● **TEXTE SOURCE**:
· · · · ·
Ce texte peut donc présenter des erreurs ou des lacunes, des oublis. En outre ce texte n'a pas été écrit pour internet.
J'ai choisis de le présenter tel quel, sans le retravailler. À chacun de faire la part des choses, de rester indulgent ou curieux selon sa connaissance de ce cinéma.
CR






Introduction

“Inventer une alternative au capitalisme pour sauvegarder une totale indépendance esthétique”
Jean-Michel Bouhours

Dans les années 60, le cinéma underground américain donne à la fois un statut et une reconnaissance à un cinéma de la marge jusque là peu organisé. Il acquière son indépendance grâce à la création de réseaux de distribution et de diffusions autonomes : des coopératives qui reversent la majorité des recettes aux cinéastes. Se plaçant de lui même en dehors de l’industrie du cinéma et du même coup hors du système capitaliste de la société de marché, le cinéma underground échappe à la notion de profit, de rentabilité, et accède à une liberté de création totale.

Mais le cinéma expérimental, le cinéma de la marge n’a pas attendu les années 60 pour exister. Depuis les débuts du cinéma et jusqu’à aujourd'hui, il a pris différentes formes, s’est constitué en différents mouvements, plus ou moins important, plus ou moins influents, mais a toujours existé de façon ininterrompue.






Définition

"On peut faire des films de toutes les manières possibles. Il n'y a pas une pratique (dominante) qui dicterait et imposerait la juste manière de faire un film…"
Yann Beauvais

Le cinéma de la marge est généralement défini par la négative, il faut dire que le cinéma traditionnel est tellement réducteur qu’il devient difficile de définir le cinéma expérimental en rapport à ce cinéma, autrement qu’en considérant le cinéma classique comme un cas particulier du cinéma au sens large, ce qui n’est pas la coutume.
· · · · ·
● **TÂCHES À RÉALISER**:
1. Répondez à ces questions sur le texte consacré au cinéma expérimental :
(a) D'après l'introduction, à qui les coopératives reversent-elles la majorité des recettes ?
(b) Depuis quand le cinéma expérimental existe-t-il, selon le texte ?
(c) Dans la partie « Définition », comment le cinéma de la marge est-il généralement défini ?
2. Poursuivez le texte sur le cinéma expérimental à la suite de sa dernière phrase.

● **DONNÉES DU CORPUS**:
· · · · ·
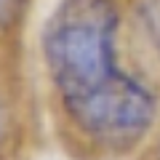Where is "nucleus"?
Returning <instances> with one entry per match:
<instances>
[{
    "mask_svg": "<svg viewBox=\"0 0 160 160\" xmlns=\"http://www.w3.org/2000/svg\"><path fill=\"white\" fill-rule=\"evenodd\" d=\"M139 19L155 51L160 53V0H139Z\"/></svg>",
    "mask_w": 160,
    "mask_h": 160,
    "instance_id": "obj_2",
    "label": "nucleus"
},
{
    "mask_svg": "<svg viewBox=\"0 0 160 160\" xmlns=\"http://www.w3.org/2000/svg\"><path fill=\"white\" fill-rule=\"evenodd\" d=\"M16 3L19 0H0V29H3L6 22H11L13 11H16Z\"/></svg>",
    "mask_w": 160,
    "mask_h": 160,
    "instance_id": "obj_3",
    "label": "nucleus"
},
{
    "mask_svg": "<svg viewBox=\"0 0 160 160\" xmlns=\"http://www.w3.org/2000/svg\"><path fill=\"white\" fill-rule=\"evenodd\" d=\"M158 158H160V149H158Z\"/></svg>",
    "mask_w": 160,
    "mask_h": 160,
    "instance_id": "obj_5",
    "label": "nucleus"
},
{
    "mask_svg": "<svg viewBox=\"0 0 160 160\" xmlns=\"http://www.w3.org/2000/svg\"><path fill=\"white\" fill-rule=\"evenodd\" d=\"M6 131H8V115H6V104H3V99H0V144H3V139H6Z\"/></svg>",
    "mask_w": 160,
    "mask_h": 160,
    "instance_id": "obj_4",
    "label": "nucleus"
},
{
    "mask_svg": "<svg viewBox=\"0 0 160 160\" xmlns=\"http://www.w3.org/2000/svg\"><path fill=\"white\" fill-rule=\"evenodd\" d=\"M112 0H62L43 29V56L67 115L107 147H128L155 120V99L115 64Z\"/></svg>",
    "mask_w": 160,
    "mask_h": 160,
    "instance_id": "obj_1",
    "label": "nucleus"
}]
</instances>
· · · · ·
● **RÉPONSES ATTENDUES**:
1.
(a) Aux cinéastes.
(b) Depuis les débuts du cinéma, et il a toujours existé de façon ininterrompue jusqu'à aujourd'hui.
(c) Par la négative.

2.
Il est possible de repérer des caractéristiques qui sans être ni exhaustives, ni systématiques, réunissent beaucoup de ces films marginaux :

Pour le définir autrement que par la négative on peut dire que c’est un cinéma qui est à la recherche d’un langage cinématographique propre, un art inséparable de son moyen d’expression ; et qui se donne les moyens de son ambition.


Les moyens esthétiques :

- Élargissement des normes du cinéma commercial, trop arbitraires et trop restrictives (genre, durée, peliculle…), à tous les champs possibles du cinématographique. Chaque film s’organise selon une logique qui lui est propre.
- Narration fragmentaire, déconstruite, ou inexistante.
- La conception se fait généralement au cours du film : expérimentations et reflexions, tournage et écriture vont de pair.


Les moyens de production :

- Le film est avant tout personnel : le cinéaste maîtrise l’ensemble des tâches de l'élaboration du film et souvent les effectue lui-même (prises d’image et de son, développement, montage…) C’est un cinéma de cinéaste (par opposition au cinéma d’auteur ou de réalisateur).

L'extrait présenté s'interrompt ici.